The two-phase runtime (Sandboxing) extends to credentials: setup authenticates and stores, execution exposes credentials only to the specific tool or server that needs them.

Agent-Scoped OAuth: Current Reality

The widely-quoted scopes agent:read, agent:draft_only, agent:write are aspirational and vendor-specific, not ratified.
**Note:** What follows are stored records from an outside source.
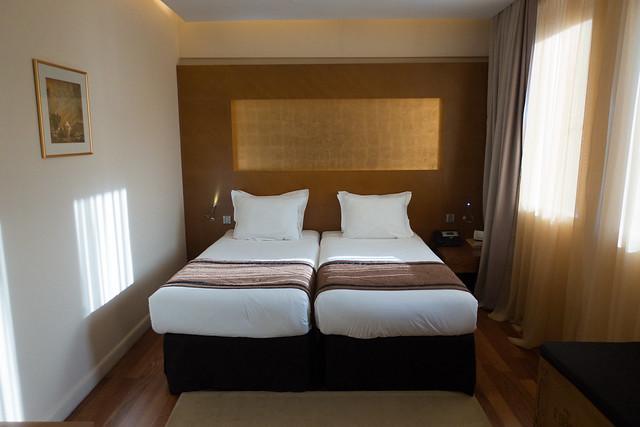 Almaty hotel room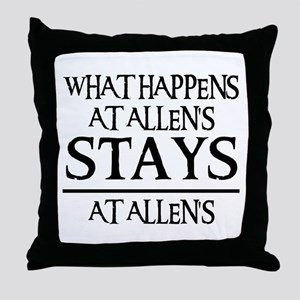 STAYS AT ALLEN'S Throw Pillow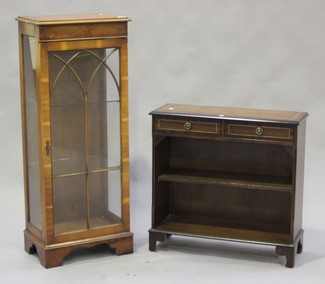 century kitchen cabinets toovey s period amp antique furniture auctions amp valuations 2056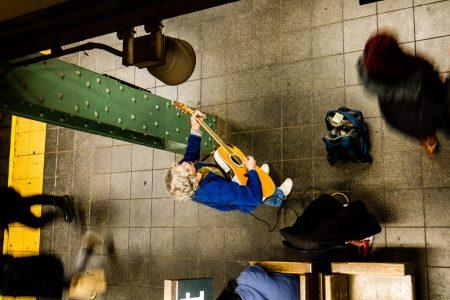 Muzycy Nowego Jorku: Samotny gitarzysta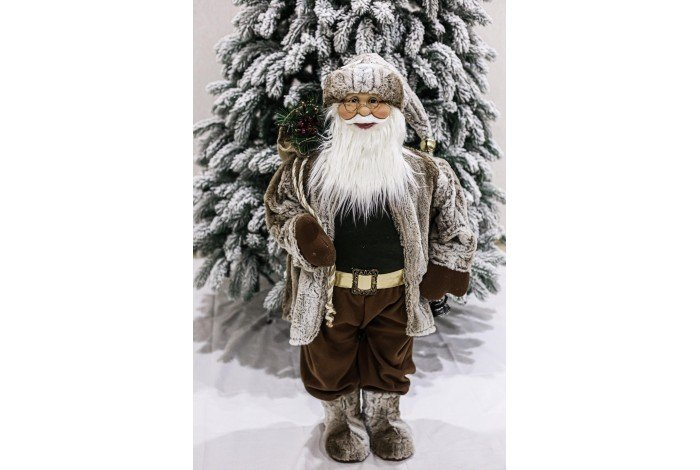 Дед Мороз коричневый 90см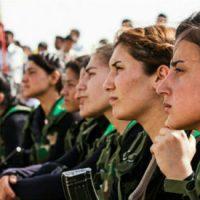 [Espanha] Contra os ataques do exército turco. Solidariedade com a luta curda.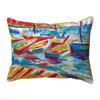 Betsy's Marina II Pillows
No RFC or major provider defines them as a portable namespace; IETF work (draft-rosenberg-oauth-aauth-00, draft-klrc-aiagent-auth-01 introducing the agent_assertion grant type) is all pre-RFC. The real 2026 pattern is per-tool/per-action scopes (mcp:tool:read_file:read, calendar:create_event, gmail:draft) combined with On-Behalf-Of delegation via standard OAuth 2.0 extensions — Stytch, WorkOS, Scalekit, and Apideck all ship variants.

Logout and Revocation

Explicit logout is a safety requirement, not convenience.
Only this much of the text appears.